[OBJETIVO DEL EJERCICIO]: Continúa el fragmento sobre los medios de comunicación y los cacerolazos a partir de su última oración.

[FRAGMENTO EXTRAÍDO]:
______________________________
Esa manera de informar no es producto de la casualidad, ni tampoco un inocente reflejo de la realidad, si es que tal cosa es posible de conseguir. Si las calles son por excelencia el espacio público donde se juega lo político, los medios de comunicación no son una continuación de ese escenario donde las disputas se hacen visibles, si no que son – antes que nada – actores políticos inmersos en esas disputas. A los grandes medios, apurados por una Ley de Servicios Audiovisuales a la que deben adecuarse hasta el 7 de diciembre próximo, les viene como anillo al dedo la generación de un clima de crisis e inestabilidad, y a los manifestantes los ensancha verse a cuatro o cinco columnas, sentirse que son El pueblo y que su voz es fuerte y se escucha. En la representación de esa escena sobre el cacerolazo, los empresarios mediáticos y los manifestantes gozan sintiendo que tienen la razón y la fuerza. La escenificación de estos reclamos nos obliga a repensar el sentido de los cacerolazos, de los actuales y de los pasados.
______________________________
[DATOS EXTRAÍDOS]:
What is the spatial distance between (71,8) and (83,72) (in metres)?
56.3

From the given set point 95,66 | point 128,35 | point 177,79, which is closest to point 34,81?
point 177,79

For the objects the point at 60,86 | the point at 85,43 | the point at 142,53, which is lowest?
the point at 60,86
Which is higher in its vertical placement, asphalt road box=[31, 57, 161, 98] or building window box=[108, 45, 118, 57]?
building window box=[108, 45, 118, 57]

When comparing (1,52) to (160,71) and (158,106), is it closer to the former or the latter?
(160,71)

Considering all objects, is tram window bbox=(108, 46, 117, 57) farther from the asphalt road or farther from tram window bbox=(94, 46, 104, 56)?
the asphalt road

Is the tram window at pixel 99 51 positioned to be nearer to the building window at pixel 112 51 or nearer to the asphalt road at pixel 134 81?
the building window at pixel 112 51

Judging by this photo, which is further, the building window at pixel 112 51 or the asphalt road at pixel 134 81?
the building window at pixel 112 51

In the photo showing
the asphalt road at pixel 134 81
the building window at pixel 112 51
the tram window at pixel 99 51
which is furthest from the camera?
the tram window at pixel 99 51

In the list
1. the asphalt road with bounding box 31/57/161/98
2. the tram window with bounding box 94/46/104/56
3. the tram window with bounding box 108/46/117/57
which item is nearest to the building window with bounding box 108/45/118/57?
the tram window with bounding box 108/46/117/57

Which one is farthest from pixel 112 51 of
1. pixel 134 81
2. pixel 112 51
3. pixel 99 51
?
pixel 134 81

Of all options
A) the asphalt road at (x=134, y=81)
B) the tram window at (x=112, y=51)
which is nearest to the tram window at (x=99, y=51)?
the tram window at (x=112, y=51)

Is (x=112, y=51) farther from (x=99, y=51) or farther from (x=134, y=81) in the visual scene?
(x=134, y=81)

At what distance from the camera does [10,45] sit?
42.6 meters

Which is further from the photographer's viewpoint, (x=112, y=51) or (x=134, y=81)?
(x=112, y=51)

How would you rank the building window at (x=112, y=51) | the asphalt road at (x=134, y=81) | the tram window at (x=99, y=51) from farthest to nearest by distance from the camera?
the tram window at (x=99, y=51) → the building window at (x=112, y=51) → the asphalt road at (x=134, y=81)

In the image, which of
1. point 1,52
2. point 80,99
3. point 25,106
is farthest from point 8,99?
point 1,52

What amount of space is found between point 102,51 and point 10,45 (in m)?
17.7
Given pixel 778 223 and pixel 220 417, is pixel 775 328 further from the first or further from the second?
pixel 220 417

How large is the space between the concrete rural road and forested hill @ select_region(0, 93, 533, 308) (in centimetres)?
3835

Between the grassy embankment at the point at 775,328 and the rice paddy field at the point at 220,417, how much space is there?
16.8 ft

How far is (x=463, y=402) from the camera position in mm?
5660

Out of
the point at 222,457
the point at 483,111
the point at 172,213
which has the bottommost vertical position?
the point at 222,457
______________________________
[RESULTADO FINAL]:
Las estrategias de los gobiernos
No se puede eludir, párrafo aparte, la cuestión de la estrategia de los gobiernos para tratar este tema. El 13 de septiembre la televisión pública no se refirió a los hechos mientras tenían lugar, y lo mismo ocurrió con los demás medios encolumnados con el gobierno. Si el gobierno nacional no quiere repetir los vicios de los medios hegemónicos que invisibilizan los conflictos y problemas que no les conviene mostrar, es imperioso que cubran y discutan estos episodios. En Santiago, en tanto, el silenciamiento de la protesta no fue en los medios, si no en la misma calle. No faltó quien observó que, tal como solía ocurrir durante las protestas contra el juarismo, las luces de la plaza Libertad se cortaron durante el horario de las protestas en el resto del país.